Soruda geçen sözün yanlış yorumu ise şu şekildedir:

“Gerçek hayır Allah’ın insan için seçtiğidir.” ifadesinde Allah-u Teala’nın kulları için tek tek iyi ve güzel bir şeyleri seçiyormuş anlamı vardır. Yani Allah-u Teala her kul için, her zaman, her durumda bir şeyler seçmektedir ve başımıza gelen büyük-küçük, önemli-önemsiz her şey Allah-u Teala’nın hoşnut olarak, bizim için optimize ederek seçtiği şeylermiş gibi bir düşünce söz konusu.
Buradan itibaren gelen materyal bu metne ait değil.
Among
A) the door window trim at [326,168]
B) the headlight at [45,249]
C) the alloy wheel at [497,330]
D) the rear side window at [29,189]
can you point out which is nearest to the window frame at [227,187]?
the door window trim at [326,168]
Bu ise çok da makul bir düşünce değildir. Olan ve biten şeyler evet, Allah-u Teala’nın hikmeti, kudreti ve koyduğu kurallar-kanunlar çerçevesinde yaratılmıştır ancak bazen de bizim ihmalimiz veya hatalarımız sonucu başımıza gelen şeyi hak ettiğimiz için yaratılmıştır. Bu manada bizzat gerçekleşmiş her şeye karşı aşırı duygusal yük taşımadan bakmamız gerektiği doğrudur ancak diğer taraftan bunların bazılarını değiştirmeye çalışmamız da gerekmektedir.    

 

Yani bir şeyin olmuş olması Allah-u Teala'nın onun öyle kalmaya devam etmesini istediği anlamına gelmez. Buna en iyi örnek hastalıklar olabilir. Evet, hastalığı Allah yaratmıştır ama bir insan Allah-u Teala’nın kendisi için hastalığı yarattığını, demek ki hayırlısının bu olduğunu düşünür ve hastalığına şifa aramazsa hata etmiş olacaktır. Efendimiz (sav) açıkça “Allah Teala hastalığı da ilacı da indirmiştir ve her hastalığa bir ilaç var etmiştir. Öyleyse tedavi olun. Ancak haram olan şeyle tedavi olmayın."(3) buyurmuştur. İlgili Kur’an ayetlerinden de aynı sonuç rahatlıkla çıkarılabilir. Ancak bütün çabalara rağmen tedavi gerçekleşmiyor ise ancak o zaman sebepler planında yapacak bir şey yok demektir ve bu durumda gönlü sakin tutmak için böyle bir düşünce makul sayılabilir. 

 

Ancak: İnsanlar genel olarak stres, gerginlik, anksiyete, tembellik, kibir, istişare etmemek, kendi bildiğini okumak, çaba göstermekten kaçınmak ve benzeri nedenlerin sonucunda gerçekleşen durumlar karşısında “Demek ki Allah’ın takdiri böyleymiş, Allah bizim için bunu seçmiş, o halde bu durumdan razı olalım.” şeklinde bir savunma geliştirebilmektedirler. Bunun tarihteki en zirve örneği Emevilerin kendi zulümlerinin sorumluluğunu kadere yüklemeleri, “Bizim idaremiz Allah’ın takdiridir, bu kan akıtmalar ve zulümler de Allah’ın takdiridir, o halde razı olun ve itaat edin.” anlamına gelecek propagandada bulunmalarıdır. Bu elbette ki doğru bir anlayış değildir. Evet, Allah’ın insanlar için koyduğu kanunlar çerçevesinde; yani savaş gücü, siyasi güç, kabilelerin baskı gücü, maddi güç gibi yollarla Emeviler iktidara gelmiş olabilirler ve bu durum son tahlilde Allah-u Teala’nın takdiri ve yaratması ile olmuştur. Fakat bu durum onların yaptıkları zulümlerin meşru olduğunu göstermez. Aynı şekilde insanların bireysel olarak başlarına gelen her şeyden Allah’ın razı ve hoşnut olduğunu düşünmeleri de doğru değildir. 

 



 

1 ) Darimi, Eşribe, 6.

2 ) Zümer, 7.

3 ) Buhari, Tıp, 1; Ebu Davud, Tıp, 1-11.